Prompt
Only the lines holding "THEIR" are wanted. Copy every one from the records below.

Given entries

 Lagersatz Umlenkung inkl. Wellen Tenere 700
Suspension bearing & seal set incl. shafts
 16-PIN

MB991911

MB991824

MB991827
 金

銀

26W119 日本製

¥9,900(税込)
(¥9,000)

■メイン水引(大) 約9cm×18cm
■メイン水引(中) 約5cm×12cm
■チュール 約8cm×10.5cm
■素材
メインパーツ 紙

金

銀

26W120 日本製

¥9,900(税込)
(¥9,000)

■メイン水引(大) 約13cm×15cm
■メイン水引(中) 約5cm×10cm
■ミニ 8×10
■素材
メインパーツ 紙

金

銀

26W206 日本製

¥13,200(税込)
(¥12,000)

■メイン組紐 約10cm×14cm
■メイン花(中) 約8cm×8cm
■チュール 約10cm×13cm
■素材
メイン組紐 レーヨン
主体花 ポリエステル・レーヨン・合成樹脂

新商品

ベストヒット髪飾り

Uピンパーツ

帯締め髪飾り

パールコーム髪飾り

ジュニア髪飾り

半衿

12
* * *
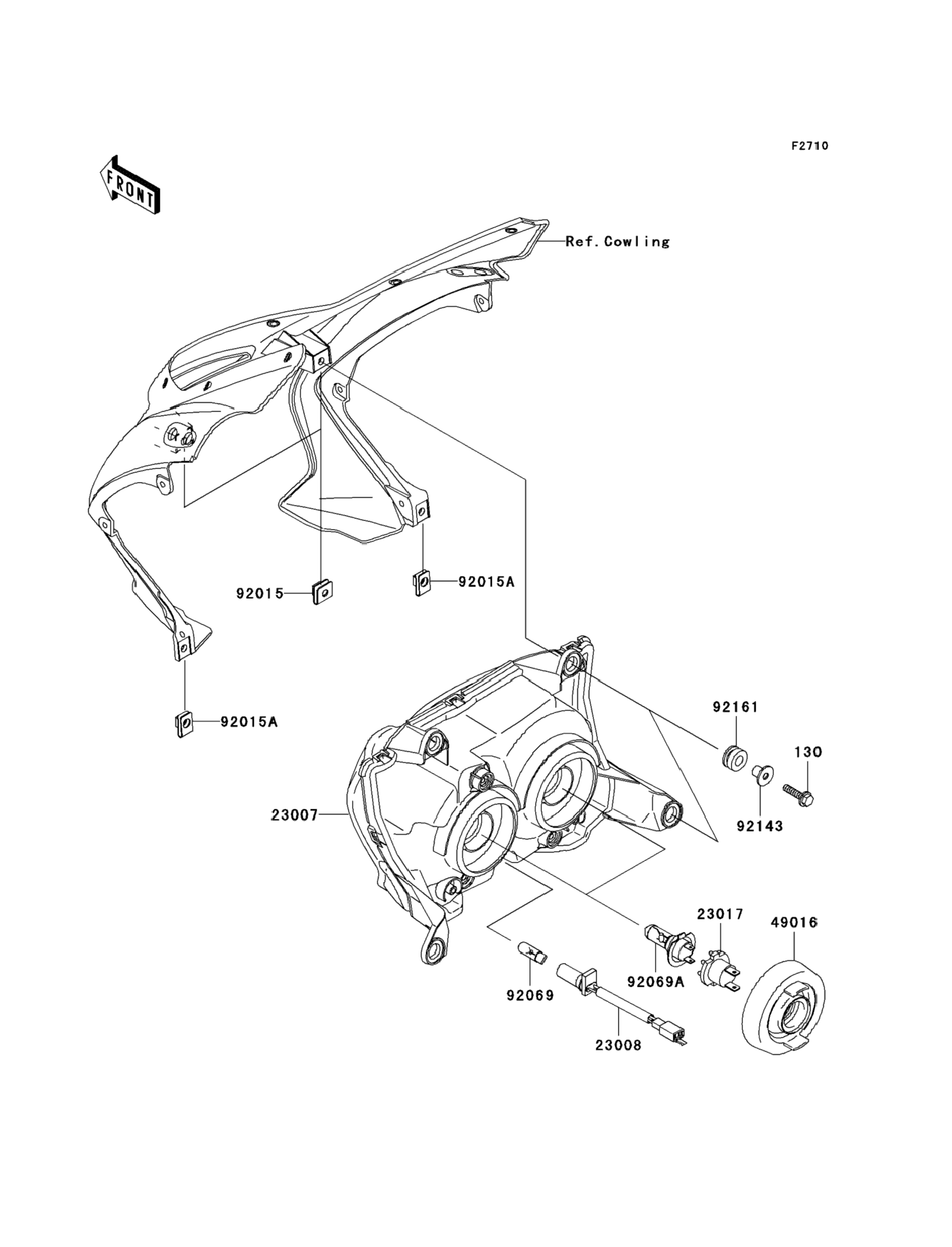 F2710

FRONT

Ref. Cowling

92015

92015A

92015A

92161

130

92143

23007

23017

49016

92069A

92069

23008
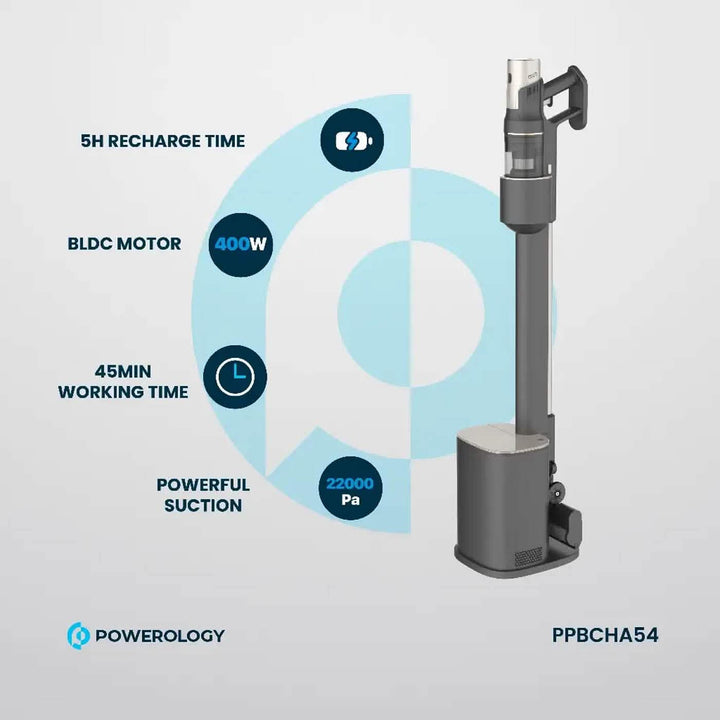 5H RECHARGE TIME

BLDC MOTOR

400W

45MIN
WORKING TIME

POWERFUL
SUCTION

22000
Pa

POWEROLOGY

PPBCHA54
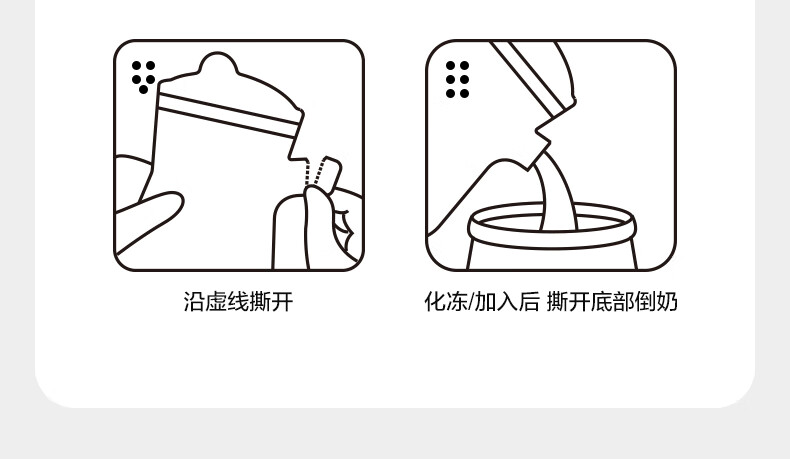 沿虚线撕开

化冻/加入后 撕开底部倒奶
...
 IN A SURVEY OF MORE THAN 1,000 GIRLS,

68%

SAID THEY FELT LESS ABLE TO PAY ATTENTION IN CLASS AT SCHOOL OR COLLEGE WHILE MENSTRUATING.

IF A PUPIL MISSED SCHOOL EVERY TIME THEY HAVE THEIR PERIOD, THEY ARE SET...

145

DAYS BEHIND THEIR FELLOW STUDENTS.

Expected answer
IF A PUPIL MISSED SCHOOL EVERY TIME THEY HAVE THEIR PERIOD, THEY ARE SET...
DAYS BEHIND THEIR FELLOW STUDENTS.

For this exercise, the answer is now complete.